Lebanese gunman at center of Israel prisoner swap

By AMY TEIBEL – 4 hours ago

JERUSALEM (AP) — The Lebanese gunman at the center of Israel's prisoner swap with Hezbollah spent three decades in an Israeli prison for one of the grisliest attacks in the country's history.

Samir Kantar was one of four militants who made their way in a rubber dinghy from Lebanon to Israel's northern shore around midnight on April 22, 1979.

In a hail of gunfire and exploding grenades, they charged into an apartment building in the coastal city of Nahariya, 5 miles from the Lebanese border, where the Haran family lived.

Smadar Haran sought refuge with her 2-year-old daughter, Yael, and a neighbor in a crawl space.
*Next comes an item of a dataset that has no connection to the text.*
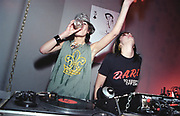 Two female DJ's, one drinking, UK 2000's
Her 28-year-old husband, Danny, grabbed their 4-year-old daughter Einat, hoping to dash outside to an underground bomb shelter, when the attackers burst into their apartment.
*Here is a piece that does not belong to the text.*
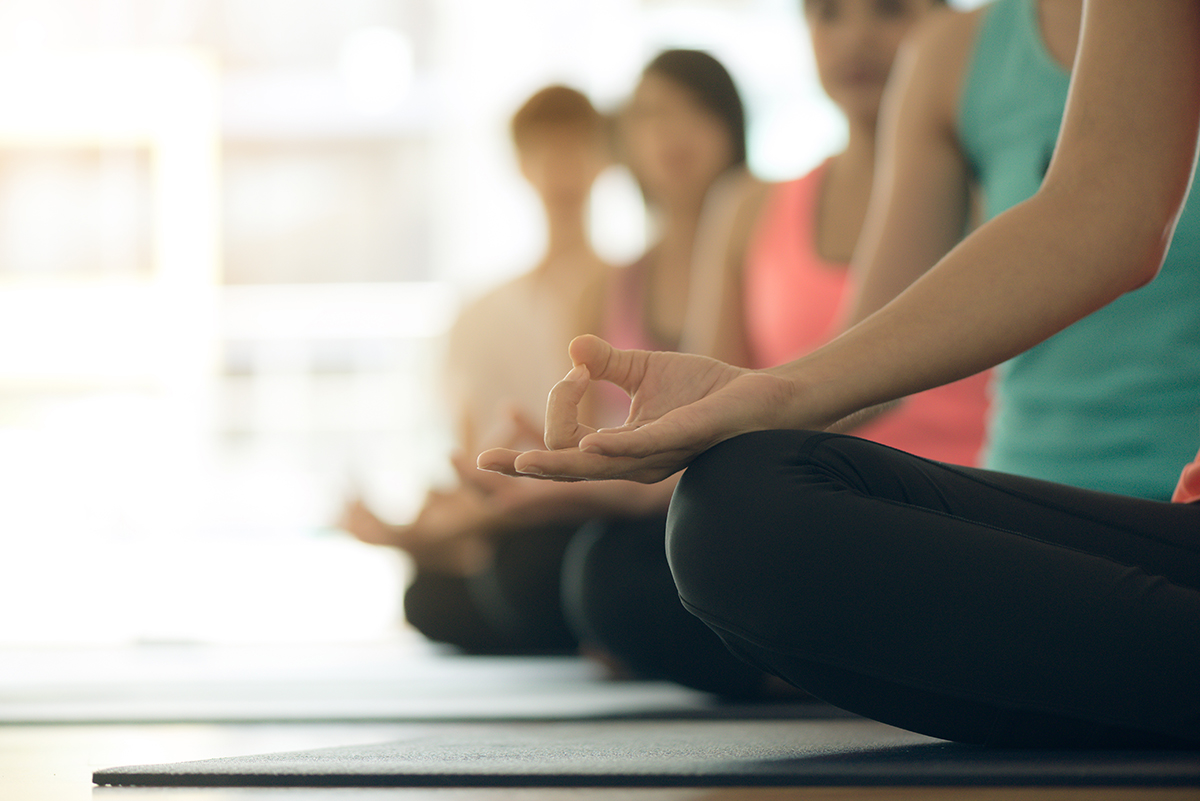 Young women yoga indoors keep calm and meditates while practicin|yin-yoga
Father and daughter were herded down to the beach, where their assailants hoped to pack them into the rubber boat and take them as hostages to Lebanon, according to a recently declassified transcript of Kantar's testimony at his trial, published this week by Israel's Yediot Ahronot newspaper.

But the dinghy had been punctured by gunfire, so the attackers went on a bloody rampage instead.

The Israeli court found that Kantar shot Danny Haran in front of his child, then killed her, too.

"Kantar went over to Einat Haran and hit her head twice with the butt of his rifle, with the intent of killing her," the judges wrote, according to the court transcript.

Kantar, who was 16 at the time, has consistently denied killing the child or smashing her skull and indicated she may have died in the Israeli rescue operation.

An Israeli policeman also died in the attack. So, too, did Yael. To keep her from crying out and revealing their hiding place, Smadar had kept her hand over her daughter's mouth — accidentally smothering her.

Police killed two of the attackers and captured the other two. Kantar, a Lebanese Druse recruited by the Palestine Liberation Front, was sentenced by an Israeli court to life in prison.

Over the years, Kantar has expressed no remorse for his actions, confidants say.

"If I were to spend another 20 years in prison, I will not write an apology letter for the ... operation, since the struggle continues," his brother Bassam Kantar, in an e-mail to the AP, quoted him as saying.

After suspected Lebanese terrorist mastermind Imad Mughniyeh was killed in Syria in February, Kantar wrote a letter to Sheik Hassan Nasrallah, leader of Lebanon's Hezbollah guerrilla group, vowing that "my place will be at the battlefront," Bassam Kantar added.

While in prison, Kantar learned Hebrew and earned a degree in sociology. His thesis, written in Hebrew, was titled: "The Contradiction of Democracy and Security in Israel," his brother said.

Associated Press writers Diaa Hadid in Ramallah, West Bank, and Bassem Mroue in Beirut, Lebanon, contributed to this report.